It is well-known that the AKT signaling pathway plays a pivotal role in cell growth, metabolism, survival and apoptosis52,53. Generally, activation of this pathway contributes to pathogenesis of a variety of cancers, and many specific inhibitors have been approved by the FDA. For instance, MK-2206, an oral allosteric AKT inhibitor, can decrease cancer antigen and tumor size by approximately 60% and 23% respectively across different solid tumors54. Randomized controlled trials have shown that PI3K/AKT/mTOR inhibitors significantly improve the progression-free survival (PFS) of patients with advanced solid tumors (hazard ratio (HR) = 0.79; 95% confidence intervals (CI): 0.71–0.88)55. Further, the AKT signaling pathway underlies drug resistance in many cancers such as lung cancer56, HCC57 and melanoma58. Similarly, activation of the AKT pathway also contributes to arginine deiminase (ADI) resistance in melanoma cells59. The AKT pathway may be a potential target in drug resistance mechanisms.

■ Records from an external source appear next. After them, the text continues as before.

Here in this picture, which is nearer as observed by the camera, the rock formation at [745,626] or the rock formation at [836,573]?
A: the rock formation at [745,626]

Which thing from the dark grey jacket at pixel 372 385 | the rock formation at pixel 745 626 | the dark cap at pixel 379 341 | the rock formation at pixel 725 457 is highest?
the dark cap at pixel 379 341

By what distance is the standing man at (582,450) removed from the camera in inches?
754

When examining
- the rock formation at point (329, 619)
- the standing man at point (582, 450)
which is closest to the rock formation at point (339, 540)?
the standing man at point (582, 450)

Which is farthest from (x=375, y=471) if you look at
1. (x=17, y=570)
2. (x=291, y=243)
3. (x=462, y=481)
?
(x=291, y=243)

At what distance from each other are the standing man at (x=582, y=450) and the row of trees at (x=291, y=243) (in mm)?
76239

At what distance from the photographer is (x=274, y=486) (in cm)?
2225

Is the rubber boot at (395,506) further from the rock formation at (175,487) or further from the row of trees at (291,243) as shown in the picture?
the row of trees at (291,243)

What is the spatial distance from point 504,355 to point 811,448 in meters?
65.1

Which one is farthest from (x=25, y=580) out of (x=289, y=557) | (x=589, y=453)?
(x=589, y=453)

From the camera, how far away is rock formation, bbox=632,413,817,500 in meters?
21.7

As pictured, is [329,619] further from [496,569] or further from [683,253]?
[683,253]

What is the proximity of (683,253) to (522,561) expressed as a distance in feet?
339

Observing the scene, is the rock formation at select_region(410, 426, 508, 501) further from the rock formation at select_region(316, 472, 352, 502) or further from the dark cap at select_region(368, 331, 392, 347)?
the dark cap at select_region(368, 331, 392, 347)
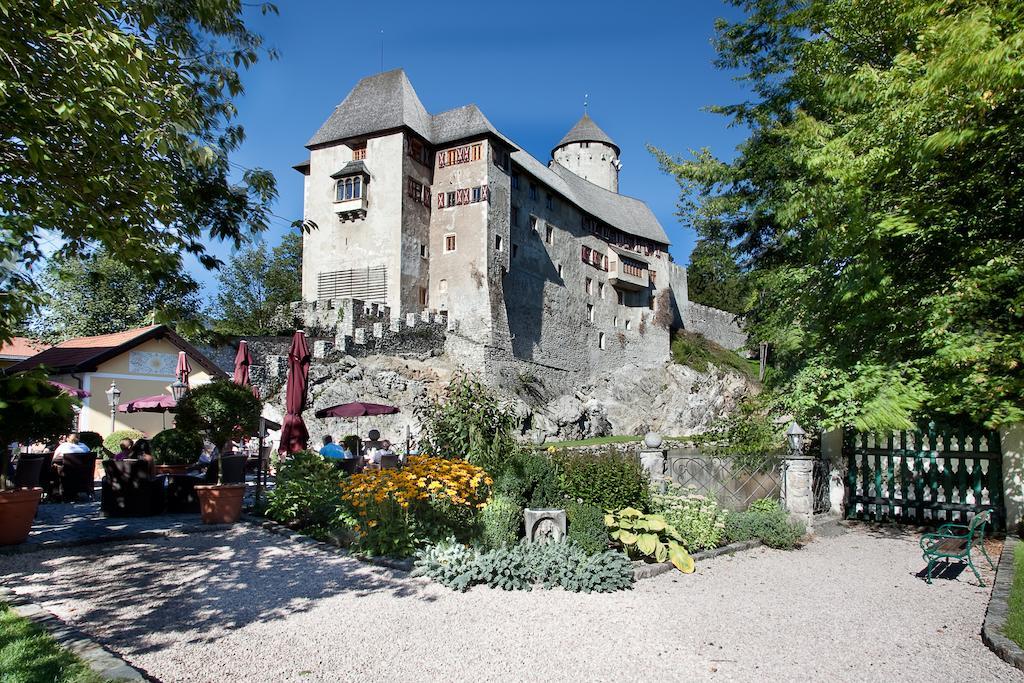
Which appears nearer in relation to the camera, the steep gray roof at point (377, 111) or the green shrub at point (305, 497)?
the green shrub at point (305, 497)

CNTN-1 belongs to the cell adhesion molecules (CAMs), which are composed of the immunoglobulin super family of cell adhesion molecules (IgCAMs), cadherins, integrins, and the superfamily of C-type of lectin-like domains proteins (CTLDs). Theoretically, CNTN-1 has interaction with cadherins to regulate biological function. In fact, it has been demonstrated that CNTN-1 reduced the expression of E-cadherin through AKT pathway in lung cancer60. Therefore, CNTN-1 might be a crucial factor in EMT progression.
In our study, knockdown of CNTN-1 re-sensitized H446-BR and H526-BR cells to BCT-100 treatment and was accompanied by attenuation of EMT progression. The AKT signaling pathway was activated in resistant cells and AKT inhibitor LY294002 reversed EMT progression in BCT-100 resistant cells. These results indicate that the AKT pathway was involved in EMT progression.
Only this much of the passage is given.